[AUFGABE] Schreib bitte den Abschnitt des ausgewählten Textes von „Liebe Freunde, lasst“ bis einschließlich „Neuen Testaments gehören.“ noch einmal ab und ersetze dabei „Zeit“ durch „Geduld“.

[AUSGEWÄHLTER TEXT]

Das Neue Testament kennt eine solche Praxis verständlicherweise nicht, da es damals noch keine christlichen Gemeinderichtungen gab. Dennoch müssen wir uns die Frage stellen, ob wir aufrichtig vor dem Herrn Jesus handeln und der geistlichen Grundausrichtung der neutestamentlichen Belehrungen gerecht werden, wenn wir so etwas (dauerhaft) dulden oder gar akzeptieren. Zur Ergänzung: Die sogenannte „besuchsweise“ Aufnahme und Teilnahme eines aufrichtigen Kindes Gottes, das die Belehrungen des Neuen Testaments über das 1Bewahren der Einheit des Geistes bisher nicht kennt, ist ein anderer Fall. Da findet die Gnade Raum, wobei die Ansprüche unseres Herrn gleichzeitig gewahrt werden müssen.

Liebe Freunde, lasst mich noch sagen: Bei der Bearbeitung von Fragen zu lehrmäßigen Inhalten liegt der Schwerpunkt naturgemäß mehr auf der sachlichen Ebene. Dabei ist unser Herz keineswegs denen gegenüber verengt, für die diese Gedanken aus der Bibel neu oder unbekannt sind, oder die sie einfach so (noch) nicht verstehen können. Geistliches Wachstum braucht Zeit, besonders bei den hier vorgestellten Aspekten der christlichen Wahrheit, die zu den am wenigsten verstandenen in der Lehre des Neuen Testaments gehören.

21. Im Himmel werden alle zusammen sein – dann doch auch heute!?

Frage: Im Himmel werden wir sowieso alle zusammen sein. Sollten wir daher nicht viel mehr gemeindeübergreifend denken und Gemeinschaft leben? Wäre das nicht die richtigere Umsetzung der „Einheit des Geistes“?

Kommentar: Der Himmel ist nicht die Erde! Das klingt banal. Für die Beantwortung der Frage ist
diese Aussage aber von elementarer Bedeutung. Solange wir noch auf der Erde sind, haben wir noch das sündige Wesen in uns. Wir müssen uns in Verhältnissen zurechtfinden, die eindeutig falsch und oftmals sogar direkt böse sind. Die Sünde existiert in der Welt, nicht zuletzt auch in der christlichen
Welt. Heute gibt es noch viele Gefahren, Versuchungen und Fehlentwicklungen, vor denen man sich sehr hüten muss. Dabei können sogar von wahren Kindern Gottes zerstörerische, böse Einflüsse für andere ausgehen. Angesichts dieser Tatsachen werden wir dazu aufgefordert, uns im Gehorsam gegenüber dem Wort Gottes bewahren zu lassen. Der Herr Jesus erwartet, dass wir der Treue zu Ihm immer den Vorrang geben, wenn die gefühlsmäßigen Ansprüche vonseiten der Familie oder von seiten der Freunde damit in Widerspruch geraten. „Wer Vater oder Mutter mehr lieb hat als mich, ist meiner nicht würdig; und wer Sohn oder Tochter mehr lieb hat als mich, ist meiner nicht würdig.“ (Mt 10,37) Das gilt nicht nur im Hinblick auf die Bekehrung!

[VORGEGEBENE EINTRÄGE]
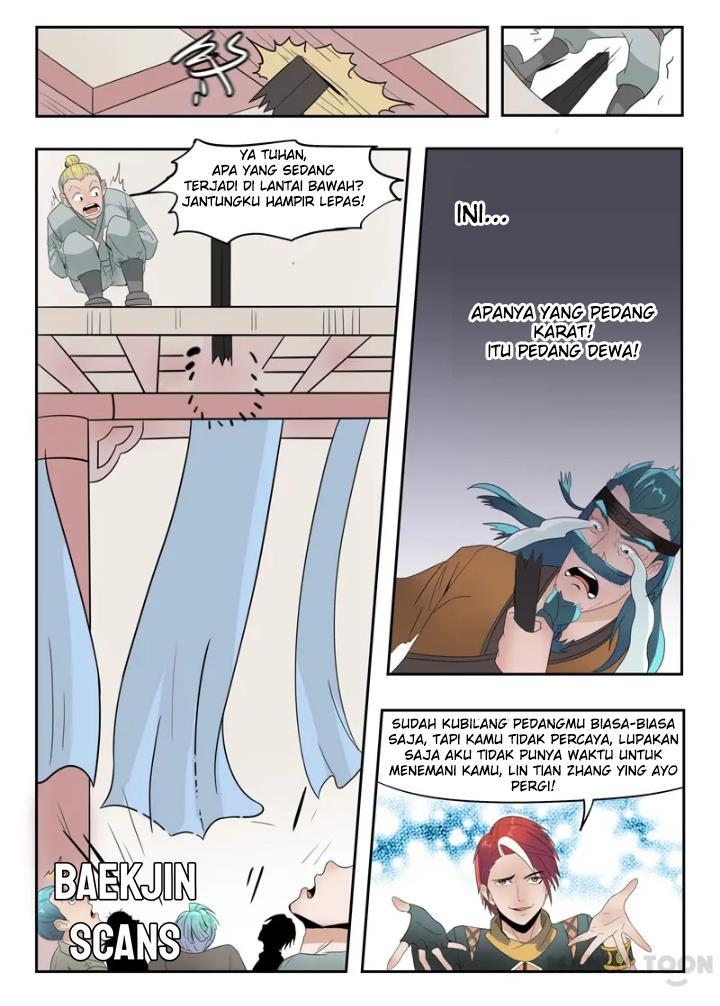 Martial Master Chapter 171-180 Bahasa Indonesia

...

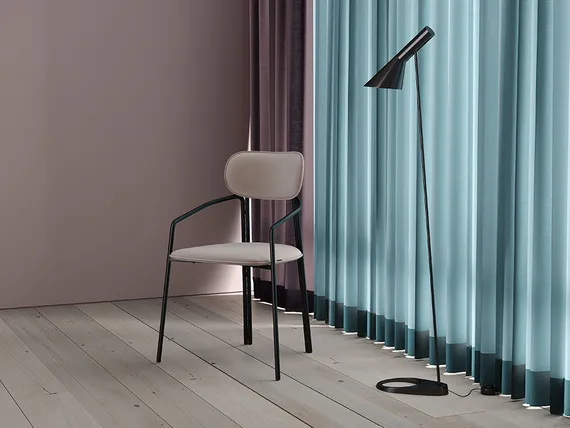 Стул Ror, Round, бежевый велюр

[ANTWORTBEREICH]
Liebe Freunde, lasst mich noch sagen: Bei der Bearbeitung von Fragen zu lehrmäßigen Inhalten liegt der Schwerpunkt naturgemäß mehr auf der sachlichen Ebene. Dabei ist unser Herz keineswegs denen gegenüber verengt, für die diese Gedanken aus der Bibel neu oder unbekannt sind, oder die sie einfach so (noch) nicht verstehen können. Geistliches Wachstum braucht Geduld, besonders bei den hier vorgestellten Aspekten der christlichen Wahrheit, die zu den am wenigsten verstandenen in der Lehre des Neuen Testaments gehören.